··· READING PASSAGE

The Miami Herald
October 23, 1999
 
 
Puerto Rican leader willing to deal

 BY CAROL ROSENBERG

 SAN JUAN, Puerto Rico -- The governor of Puerto Rico Friday expressed his
 willingness to support the Pentagon's limited use of the island of Vieques if the
 Clinton administration abandons it as a bombing range and cedes the property to
 the commonwealth.

 Gov. Pedro Rossello, in an interview with The Herald, said the Department of
 Defense could continue to use a counter-drug spy radar and permit Marines to
 practice rifle-shooting assaults on the island. But he expressed confidence that
 the bombing will not resume.

 Rossello spoke to The Herald fresh from testifying on the Vieques controversy
 before the Senate Armed Services Committee in Washington. The issue has
 united statehood advocates like the governor and independence supporters such
 as lawmaker Ruben Berrios, who has staged a six-month sit-in that stopped the
 bombing.

······
··· ENTRIES

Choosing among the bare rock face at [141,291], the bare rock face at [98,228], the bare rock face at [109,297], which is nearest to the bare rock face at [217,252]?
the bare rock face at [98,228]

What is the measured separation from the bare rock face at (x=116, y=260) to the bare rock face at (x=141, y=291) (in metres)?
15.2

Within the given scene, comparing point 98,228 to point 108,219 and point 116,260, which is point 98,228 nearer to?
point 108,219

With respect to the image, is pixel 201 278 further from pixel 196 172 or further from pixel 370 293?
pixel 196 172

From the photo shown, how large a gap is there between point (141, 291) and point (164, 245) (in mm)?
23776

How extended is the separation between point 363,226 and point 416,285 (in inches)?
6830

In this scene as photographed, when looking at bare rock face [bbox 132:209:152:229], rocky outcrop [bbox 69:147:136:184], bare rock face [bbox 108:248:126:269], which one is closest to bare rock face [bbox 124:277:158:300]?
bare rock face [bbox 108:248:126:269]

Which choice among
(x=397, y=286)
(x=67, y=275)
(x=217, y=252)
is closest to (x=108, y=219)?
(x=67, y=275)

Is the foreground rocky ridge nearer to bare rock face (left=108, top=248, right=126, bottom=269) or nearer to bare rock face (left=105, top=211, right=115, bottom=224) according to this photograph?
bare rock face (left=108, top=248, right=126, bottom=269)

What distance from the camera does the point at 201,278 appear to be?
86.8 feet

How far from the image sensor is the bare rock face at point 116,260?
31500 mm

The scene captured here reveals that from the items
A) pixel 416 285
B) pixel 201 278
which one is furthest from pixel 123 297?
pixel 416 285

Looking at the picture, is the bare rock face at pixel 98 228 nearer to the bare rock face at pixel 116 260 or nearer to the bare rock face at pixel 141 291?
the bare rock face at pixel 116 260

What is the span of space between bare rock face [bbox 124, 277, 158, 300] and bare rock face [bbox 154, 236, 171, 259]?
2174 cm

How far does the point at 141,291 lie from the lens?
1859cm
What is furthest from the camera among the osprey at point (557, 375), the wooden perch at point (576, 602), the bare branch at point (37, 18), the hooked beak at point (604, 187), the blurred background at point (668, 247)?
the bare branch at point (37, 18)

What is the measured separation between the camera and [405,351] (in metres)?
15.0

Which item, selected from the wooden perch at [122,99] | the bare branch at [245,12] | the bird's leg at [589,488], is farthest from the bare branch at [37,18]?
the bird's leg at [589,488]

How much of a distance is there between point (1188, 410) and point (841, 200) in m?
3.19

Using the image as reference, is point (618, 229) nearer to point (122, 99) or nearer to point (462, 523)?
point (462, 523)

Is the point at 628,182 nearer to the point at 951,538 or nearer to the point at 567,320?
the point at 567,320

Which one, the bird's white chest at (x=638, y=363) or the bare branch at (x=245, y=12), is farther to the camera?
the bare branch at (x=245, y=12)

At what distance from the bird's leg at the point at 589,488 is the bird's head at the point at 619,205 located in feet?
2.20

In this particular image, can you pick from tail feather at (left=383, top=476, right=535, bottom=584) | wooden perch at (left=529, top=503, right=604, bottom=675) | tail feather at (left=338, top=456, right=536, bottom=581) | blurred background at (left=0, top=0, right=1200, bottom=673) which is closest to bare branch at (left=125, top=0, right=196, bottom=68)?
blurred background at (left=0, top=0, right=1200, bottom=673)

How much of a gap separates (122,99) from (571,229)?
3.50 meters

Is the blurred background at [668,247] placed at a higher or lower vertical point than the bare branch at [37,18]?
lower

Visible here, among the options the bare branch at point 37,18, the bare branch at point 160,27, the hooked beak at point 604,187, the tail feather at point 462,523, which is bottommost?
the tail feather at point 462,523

······

§ **WRITTEN TASKS**
1: Summarize the article about the Puerto Rican governor and Vieques in two sentences.
2: Translate this sentence from the article about the Puerto Rican governor and Vieques into Spanish: "But he expressed confidence that the bombing will not resume."
3: Supply the next few paragraphs of the article about the Puerto Rican governor and Vieques, starting after its final sentence.
The material that comes after the article is from a separate source.

§ **RESPONSES BY TASK**
1: Puerto Rico's governor, Pedro Rossello, said he would support the Pentagon's limited use of Vieques if the Clinton administration abandoned it as a bombing range and ceded the property to the commonwealth, with the Department of Defense keeping a counter-drug spy radar and Marines practicing rifle-shooting assaults there. He spoke after testifying before the Senate Armed Services Committee on the controversy, which has united statehood advocates like him and independence supporters such as Ruben Berrios, whose six-month sit-in stopped the bombing.

2: Pero expresó confianza en que el bombardeo no se reanudará.

3:
 The governor rushed home from Washington Wednesday to oversee emergency
 preparations for Hurricane Jose, which swept east and spared his commonwealth
 significant damage.

 BOMBING SLAMMED

 He said confidently, and repeatedly, that Navy and NATO aircraft had dropped
 their last bomb on six-decade-old ranges on the 20-mile-long island. Two-thirds of
 it is owned by the U.S. government; the rest is home to 9,300 civilians.

 ``At some point the Navy will leave Vieques,'' he said. ``The destructive bombing
 that has gone on for 58 years will not be resumed. If the Navy wants to drag this
 out further that's fine with us -- as long as there is no bombing of Vieques.''

 A presidential panel recommended the opposite this week -- advocating that
 training missions resume for five years while the military finds other test sites.
 President Clinton must now decide the fate of Vieques. He ordered the special
 study after a fighter jet mistakenly dropped a bomb on a watchtower April 19,
 killing civilian guard David Sanes, 35.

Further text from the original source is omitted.